● ACTIVITY: Print out each entry below in full, exactly as given, excluding pictures.

── GIVEN RECORDS ──

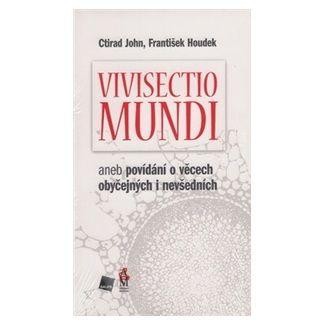Ctirad John, František Houdek: Vivisectio mundi cena od 208 Kč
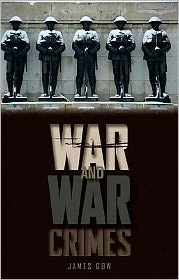 War and War Crimes: Military, Legitimacy, and Success in Armed Conflict - James Gow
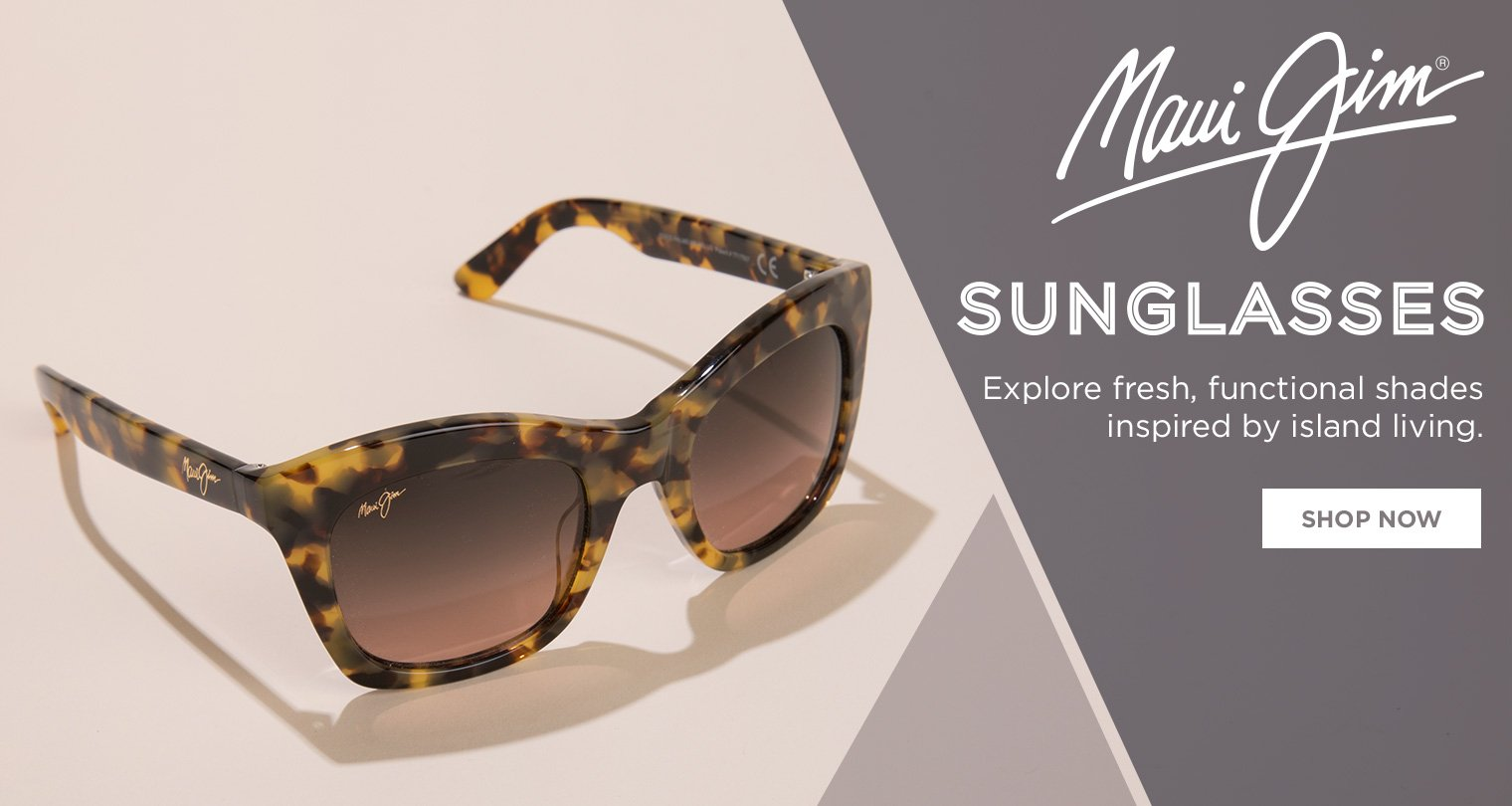 Maui Jim Sunglasses. Explore fresh, functional shades inspired by island living.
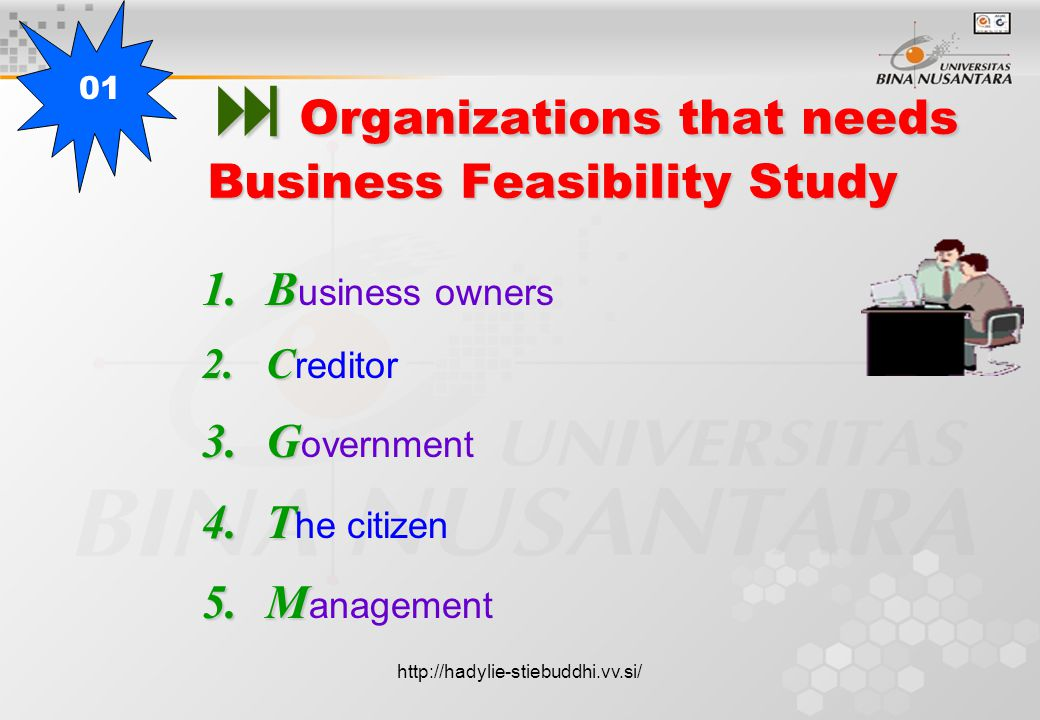  Organizations that needs Business Feasibility Study 1.B 1.B usiness owners 2.C 2.C reditor 3.G 3.G overnment 4.T 4.T he citizen 5.M 5.M anagement 01 http://hadylie-stiebuddhi.vv.si/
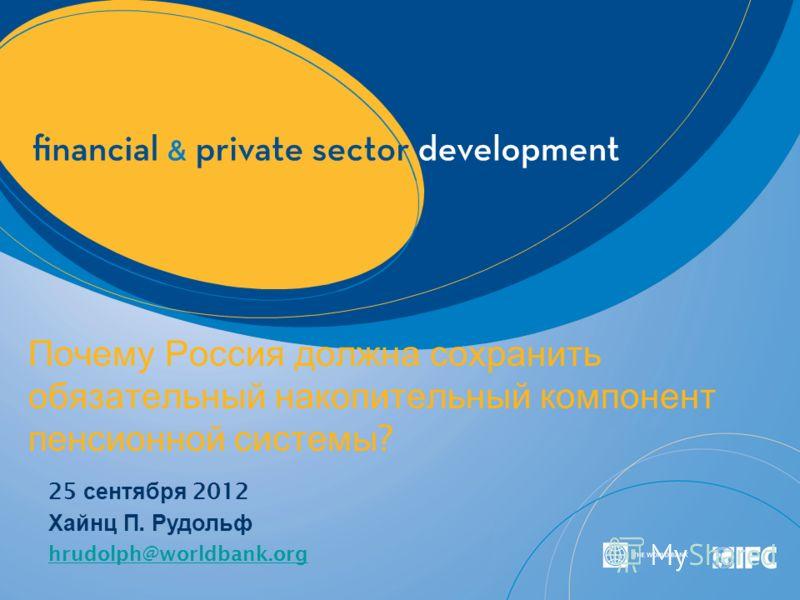 Почему Россия должна сохранить обязательный накопительный компонент пенсионной системы ? 25 сентября 2012 Хайнц П. Рудольф hrudolph@worldbank.org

───

● SOLUTION TO THE PROBLEM:
Ctirad John, František Houdek: Vivisectio mundi cena od 208 Kč
 War and War Crimes: Military, Legitimacy, and Success in Armed Conflict - James Gow
 Maui Jim Sunglasses. Explore fresh, functional shades inspired by island living.
  Organizations that needs Business Feasibility Study 1.B 1.B usiness owners 2.C 2.C reditor 3.G 3.G overnment 4.T 4.T he citizen 5.M 5.M anagement 01 http://hadylie-stiebuddhi.vv.si/
 Почему Россия должна сохранить обязательный накопительный компонент пенсионной системы ? 25 сентября 2012 Хайнц П. Рудольф hrudolph@worldbank.org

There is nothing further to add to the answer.